A bedroom partition (left) slides to open living room space (see other image)
For these adjustments to work easily, the partitions must be able to move easily, quietly and smoothly, while also carrying a heavy load. One side of the partition between the living room and bedroom, for example, carries the living room sofa with it as it slides. The bedroom side would carry a fully stocked room-length closet and drawer storage. To handle such loads, the team chose two electronic linear motion systems from Thomson.
Choosing the right system
The university team already knew of Thomson motion technology from their research on an earlier, similar model of an award-winning, solar-powered housing project and were confident that it was the right solution.
“We needed to have the strength to move load-carrying walls easily and the intelligence to be able to do so on demand,” said Wheeler. “The Thomson technology provided the robustness we needed and the built-in electronics and communications that enabled them to participate in the home network at the right level of energy consumption. A smaller unit would not have done the job, and a bigger one would have added unnecessary cost and energy consumption.”
The FutureHaus engineering team chose the Thomson Movopart M55 linear system for each moving wall. These units are belt-driven and use an engineered polymer bearing system that contributes to smooth motion of heavy loads over long lengths. Each unit is about 7 feet long with a movable area of 5.8 feet, which enables the addition of about 10 feet to the living room when both walls are moved.
The Thomson Movopart M55 linear system with RediMount motor mounting adapter allowed the FutureHAUS team to smoothly move walls and add about 10 feet of living room space.
To drive the use of low-cost, easily controlled servo motors, the team opted for Micron NemaTrue planetary gearheads, which Thomson has designed for high-precision, motion control applications that require a high torque-to-volume ratio, high torsional stiffness, quiet operation and low backlash.
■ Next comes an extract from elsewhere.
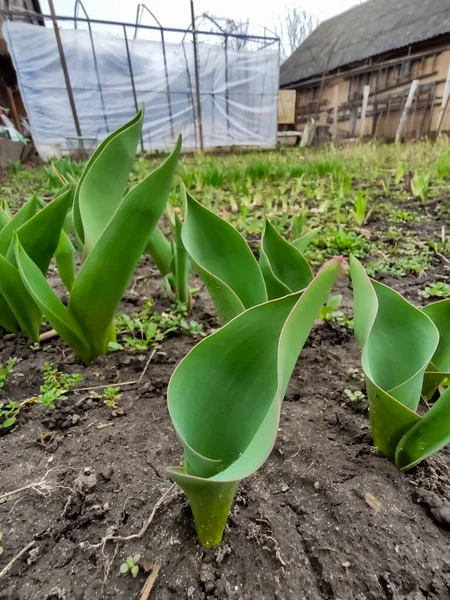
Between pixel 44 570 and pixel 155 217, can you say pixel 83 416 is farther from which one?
pixel 155 217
And for error-free attachment of the motor shaft to the gearheads, the system incorporates a Thomson RediMount™ adapter kit, which connects in about five minutes.
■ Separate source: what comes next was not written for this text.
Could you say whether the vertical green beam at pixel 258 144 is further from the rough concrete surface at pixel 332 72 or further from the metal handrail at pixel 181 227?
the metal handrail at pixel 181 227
Safety is fundamental to the FutureHaus designs and to ensure that the motion control components were sized for optimally safe performance Thomson engineers ran the selection through its the LinearMotioneering sizing tool, which verified the sizing to a safety factor ten times higher than required for the specified load and speed. Once verified, Thomson delivered the linear motion system to preassembled.
In operation, users glide each wall along rollers suspended from the ceiling on both ends of the wall. The linear motion systems sit above the ceiling on one end of the wall only, providing the thrust needed to move the wall back and forth along the rollers. Built-in sensors stop the wall if it meets any resistance.
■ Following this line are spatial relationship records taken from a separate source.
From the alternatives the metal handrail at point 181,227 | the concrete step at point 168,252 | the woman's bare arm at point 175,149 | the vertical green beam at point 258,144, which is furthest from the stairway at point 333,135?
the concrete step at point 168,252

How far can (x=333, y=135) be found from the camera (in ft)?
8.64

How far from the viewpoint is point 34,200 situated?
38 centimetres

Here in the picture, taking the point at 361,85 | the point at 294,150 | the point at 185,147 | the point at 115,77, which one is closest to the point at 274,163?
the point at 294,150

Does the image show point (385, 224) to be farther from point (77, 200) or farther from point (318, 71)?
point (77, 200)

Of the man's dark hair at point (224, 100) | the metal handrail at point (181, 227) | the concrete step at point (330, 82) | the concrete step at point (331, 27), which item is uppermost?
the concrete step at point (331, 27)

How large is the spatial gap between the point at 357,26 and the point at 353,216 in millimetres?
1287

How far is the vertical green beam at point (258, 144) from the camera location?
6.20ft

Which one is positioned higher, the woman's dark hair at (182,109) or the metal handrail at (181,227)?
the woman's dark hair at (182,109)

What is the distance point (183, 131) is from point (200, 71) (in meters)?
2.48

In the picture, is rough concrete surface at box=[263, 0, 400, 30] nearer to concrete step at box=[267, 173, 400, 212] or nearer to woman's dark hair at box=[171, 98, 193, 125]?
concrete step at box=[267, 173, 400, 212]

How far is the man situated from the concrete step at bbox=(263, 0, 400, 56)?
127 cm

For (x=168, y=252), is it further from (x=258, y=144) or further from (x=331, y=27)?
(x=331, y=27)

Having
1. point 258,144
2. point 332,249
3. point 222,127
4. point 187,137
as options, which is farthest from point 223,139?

The Flex Space concept integrated with a wide range of other futuristic functionality to help earn the team top honors among 18 other universities participating in a recent Solar Decathlon global design competition in Dubai.
In addition to being a highly functional and economical living space, the FutureHaus is designed to be prefabricated so that components can be produced by efficient mass production techniques, shipped and assembled on site. The Virginia Tech team assembled the entire, fully functioning prototype for the Dubai competition in two days and will be doing the same for upcoming demos, one of which will be at Amazon HQ2 in Arlington, Virginia.
“We are just scratching the surface of where we can go with this,” said Wheeler. “We are now working on a model optimized for affordability, and we have many other irons in the fire. We have serious interest from high-profile investors interested in bringing the concept to market. And we are looking forward to working with Thomson to discover even better ways to implement Flex Space and find other solutions to improve living spaces.”